>> Begin Excerpted passage

Doing something with TechEd slides
by Michael S. Kaplan, published on 2005/05/29 14:35 -04:00, original URI: http://blogs.msdn.com/b/michkap/archive/2005/05/29/423032.aspx
In years past, I had seen shows at the Front Row Theatre in Cleveland (it is no longer around, the Rock and Roll Hall of Fame is on the site where it used to be). I was struck at the time by the way that the performer would be facing different parts of the audience at different times. So you did not always get the performers, but you got all of them for some of the time....
Anyway, in years past when doing technical presentations in places like Stockholm and Amsterdam, I would usually work to get my slides localized -- of course in a bilingual form so I could still read them! :-)
(Also, when speaking in London I would try to get rid the Americanisms when I "localised" them)
I was thinking about maybe trying to do the same thing for TechEd in July, but I realized that a lot of the attendees will be coming from all over Europe, so trying to get them localized into Dutch may not really capture as much.
So I thought about that long-gone venue and started toying with the idea of trying to get different slides done in different languages, all over Europe.
It would roughly analagous to letting lots of people see some of the show localized, whether it was text in Nederlands, Frysk, Deutsch, français, ελληνικά, español, suomi, Magyar, íslenska, italiano, norsk, polski, Português, română, русский, hrvatski, slovenčina, shqipe, svenska, Türkçe, україньска, Беларускі, slovenski, eesti, bosanski, latviešu, lietuvių, euskara, македонски, srpski, Elsässisch, Occitan, Corsu, brezhoneg, hornjoserbšćina, Lëtzebuergesch, Rumantsch, Cymraeg, åarjelsaemiengiele, or any other language across Europe.
So, does it sound interesting? Comments welcome!
Do you speak any of these languages and would you like to help out? You can send a piece of email to me at michkap -at- microsoft.com (munge in the obvious way!).
# Anders on 29 May 2005 4:22 PM:
Hi,
To be honest - most of us (i'm from denmark) are used to hearing presentation in english and reading books in english and would like to keep in all in english.
# Michael S. Kaplan on 29 May 2005 4:49 PM:
Of course English would also be there (so I can read it, too!). This would just be a nice adjunct....
# Mihai on 29 May 2005 5:46 PM:
I am not sure how are you going to display the slides in so many languages. Or are you going to distribute localized slides to the participants and display only the English version?
Then you should consider distributing printed versions, since not all participants will have laptops.

>> End Excerpted passage
>> Begin Provided records

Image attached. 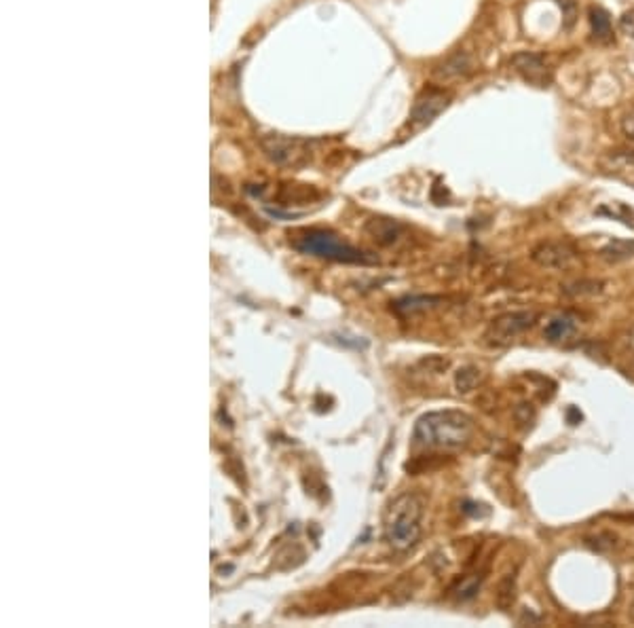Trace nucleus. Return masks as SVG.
Instances as JSON below:
<instances>
[{
    "instance_id": "f8f14e48",
    "label": "nucleus",
    "mask_w": 634,
    "mask_h": 628,
    "mask_svg": "<svg viewBox=\"0 0 634 628\" xmlns=\"http://www.w3.org/2000/svg\"><path fill=\"white\" fill-rule=\"evenodd\" d=\"M467 72H471V61L465 54H457L453 56L440 70H436L438 76L442 78H451V76H465Z\"/></svg>"
},
{
    "instance_id": "9d476101",
    "label": "nucleus",
    "mask_w": 634,
    "mask_h": 628,
    "mask_svg": "<svg viewBox=\"0 0 634 628\" xmlns=\"http://www.w3.org/2000/svg\"><path fill=\"white\" fill-rule=\"evenodd\" d=\"M590 28H592V39L598 45H609L613 41V26L611 17L605 9L592 6L590 9Z\"/></svg>"
},
{
    "instance_id": "dca6fc26",
    "label": "nucleus",
    "mask_w": 634,
    "mask_h": 628,
    "mask_svg": "<svg viewBox=\"0 0 634 628\" xmlns=\"http://www.w3.org/2000/svg\"><path fill=\"white\" fill-rule=\"evenodd\" d=\"M620 30H622L626 36L634 39V9L626 11V13L620 17Z\"/></svg>"
},
{
    "instance_id": "1a4fd4ad",
    "label": "nucleus",
    "mask_w": 634,
    "mask_h": 628,
    "mask_svg": "<svg viewBox=\"0 0 634 628\" xmlns=\"http://www.w3.org/2000/svg\"><path fill=\"white\" fill-rule=\"evenodd\" d=\"M404 227L400 223H396V221H392V218H370L368 223H366V233L374 239V241H379V243H383V245H389V243H394L400 235H402Z\"/></svg>"
},
{
    "instance_id": "f257e3e1",
    "label": "nucleus",
    "mask_w": 634,
    "mask_h": 628,
    "mask_svg": "<svg viewBox=\"0 0 634 628\" xmlns=\"http://www.w3.org/2000/svg\"><path fill=\"white\" fill-rule=\"evenodd\" d=\"M474 434V421L461 410H436L419 417L412 440L416 447L436 451H459Z\"/></svg>"
},
{
    "instance_id": "39448f33",
    "label": "nucleus",
    "mask_w": 634,
    "mask_h": 628,
    "mask_svg": "<svg viewBox=\"0 0 634 628\" xmlns=\"http://www.w3.org/2000/svg\"><path fill=\"white\" fill-rule=\"evenodd\" d=\"M262 146L267 155L280 163V166H300L309 159V144L307 140L298 138H282V136H269L262 140Z\"/></svg>"
},
{
    "instance_id": "f3484780",
    "label": "nucleus",
    "mask_w": 634,
    "mask_h": 628,
    "mask_svg": "<svg viewBox=\"0 0 634 628\" xmlns=\"http://www.w3.org/2000/svg\"><path fill=\"white\" fill-rule=\"evenodd\" d=\"M622 131H624V136H626L628 140H633L634 142V113L628 114V116L622 121Z\"/></svg>"
},
{
    "instance_id": "4468645a",
    "label": "nucleus",
    "mask_w": 634,
    "mask_h": 628,
    "mask_svg": "<svg viewBox=\"0 0 634 628\" xmlns=\"http://www.w3.org/2000/svg\"><path fill=\"white\" fill-rule=\"evenodd\" d=\"M480 381V370L474 368V366H467L457 373V388L459 392H471Z\"/></svg>"
},
{
    "instance_id": "ddd939ff",
    "label": "nucleus",
    "mask_w": 634,
    "mask_h": 628,
    "mask_svg": "<svg viewBox=\"0 0 634 628\" xmlns=\"http://www.w3.org/2000/svg\"><path fill=\"white\" fill-rule=\"evenodd\" d=\"M603 258L611 260V263H620L634 256V241H624V239H615L609 245L603 248Z\"/></svg>"
},
{
    "instance_id": "20e7f679",
    "label": "nucleus",
    "mask_w": 634,
    "mask_h": 628,
    "mask_svg": "<svg viewBox=\"0 0 634 628\" xmlns=\"http://www.w3.org/2000/svg\"><path fill=\"white\" fill-rule=\"evenodd\" d=\"M537 320V313L533 311H514V313H503L486 330V341L493 345H506L512 339H516L524 330H528Z\"/></svg>"
},
{
    "instance_id": "0eeeda50",
    "label": "nucleus",
    "mask_w": 634,
    "mask_h": 628,
    "mask_svg": "<svg viewBox=\"0 0 634 628\" xmlns=\"http://www.w3.org/2000/svg\"><path fill=\"white\" fill-rule=\"evenodd\" d=\"M449 104H451V93L449 91L436 89V87L423 89L419 93V98L414 100V106H412V113H410V121H412V125L423 127V125L431 123L444 108H449Z\"/></svg>"
},
{
    "instance_id": "6e6552de",
    "label": "nucleus",
    "mask_w": 634,
    "mask_h": 628,
    "mask_svg": "<svg viewBox=\"0 0 634 628\" xmlns=\"http://www.w3.org/2000/svg\"><path fill=\"white\" fill-rule=\"evenodd\" d=\"M573 256H576L573 248L569 243H558V241L541 243L533 252V258L543 267H567L573 260Z\"/></svg>"
},
{
    "instance_id": "9b49d317",
    "label": "nucleus",
    "mask_w": 634,
    "mask_h": 628,
    "mask_svg": "<svg viewBox=\"0 0 634 628\" xmlns=\"http://www.w3.org/2000/svg\"><path fill=\"white\" fill-rule=\"evenodd\" d=\"M577 330V324L573 318H569V315H563V318H554L550 324H548V328H546V339L552 343H561V341H567L571 335H576Z\"/></svg>"
},
{
    "instance_id": "2eb2a0df",
    "label": "nucleus",
    "mask_w": 634,
    "mask_h": 628,
    "mask_svg": "<svg viewBox=\"0 0 634 628\" xmlns=\"http://www.w3.org/2000/svg\"><path fill=\"white\" fill-rule=\"evenodd\" d=\"M558 2H561V6H563V11H565V28H571L577 15L576 0H558Z\"/></svg>"
},
{
    "instance_id": "423d86ee",
    "label": "nucleus",
    "mask_w": 634,
    "mask_h": 628,
    "mask_svg": "<svg viewBox=\"0 0 634 628\" xmlns=\"http://www.w3.org/2000/svg\"><path fill=\"white\" fill-rule=\"evenodd\" d=\"M512 68L528 85H535V87H550L554 81L552 68L548 66L546 57L535 51H520L516 56H512Z\"/></svg>"
},
{
    "instance_id": "f03ea898",
    "label": "nucleus",
    "mask_w": 634,
    "mask_h": 628,
    "mask_svg": "<svg viewBox=\"0 0 634 628\" xmlns=\"http://www.w3.org/2000/svg\"><path fill=\"white\" fill-rule=\"evenodd\" d=\"M423 500L414 493H404L387 506L383 518V531L387 544L394 550L406 552L419 544L423 533Z\"/></svg>"
},
{
    "instance_id": "7ed1b4c3",
    "label": "nucleus",
    "mask_w": 634,
    "mask_h": 628,
    "mask_svg": "<svg viewBox=\"0 0 634 628\" xmlns=\"http://www.w3.org/2000/svg\"><path fill=\"white\" fill-rule=\"evenodd\" d=\"M290 243L294 250L311 256H319L326 260H337L347 265H370L374 263L372 256L353 248L351 243L343 241L339 235L324 231V228H302L290 235Z\"/></svg>"
}]
</instances>
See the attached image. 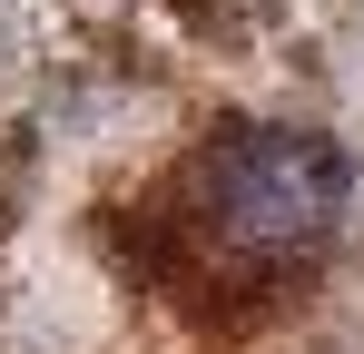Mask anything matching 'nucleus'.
Returning a JSON list of instances; mask_svg holds the SVG:
<instances>
[{
    "label": "nucleus",
    "mask_w": 364,
    "mask_h": 354,
    "mask_svg": "<svg viewBox=\"0 0 364 354\" xmlns=\"http://www.w3.org/2000/svg\"><path fill=\"white\" fill-rule=\"evenodd\" d=\"M345 148L296 118H237L227 138H207V158L187 177V217L227 266H305L325 236L345 227Z\"/></svg>",
    "instance_id": "1"
}]
</instances>
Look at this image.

>> End Provided records

* Exercises to complete:
1/ Translate this sentence from the post about localizing TechEd slides into Spanish: "I was struck at the time by the way that the performer would be facing different parts of the audience at different times."
2/ Pull out every line of the entries that contains the string "JSON".
The post and the entries have no connection to each other.

* The solutions:
1/ En aquel momento me llamó la atención la manera en que el artista miraba hacia distintas partes del público en distintos momentos.

2/
Instances as JSON below:
Returning a JSON list of instances; mask_svg holds the SVG:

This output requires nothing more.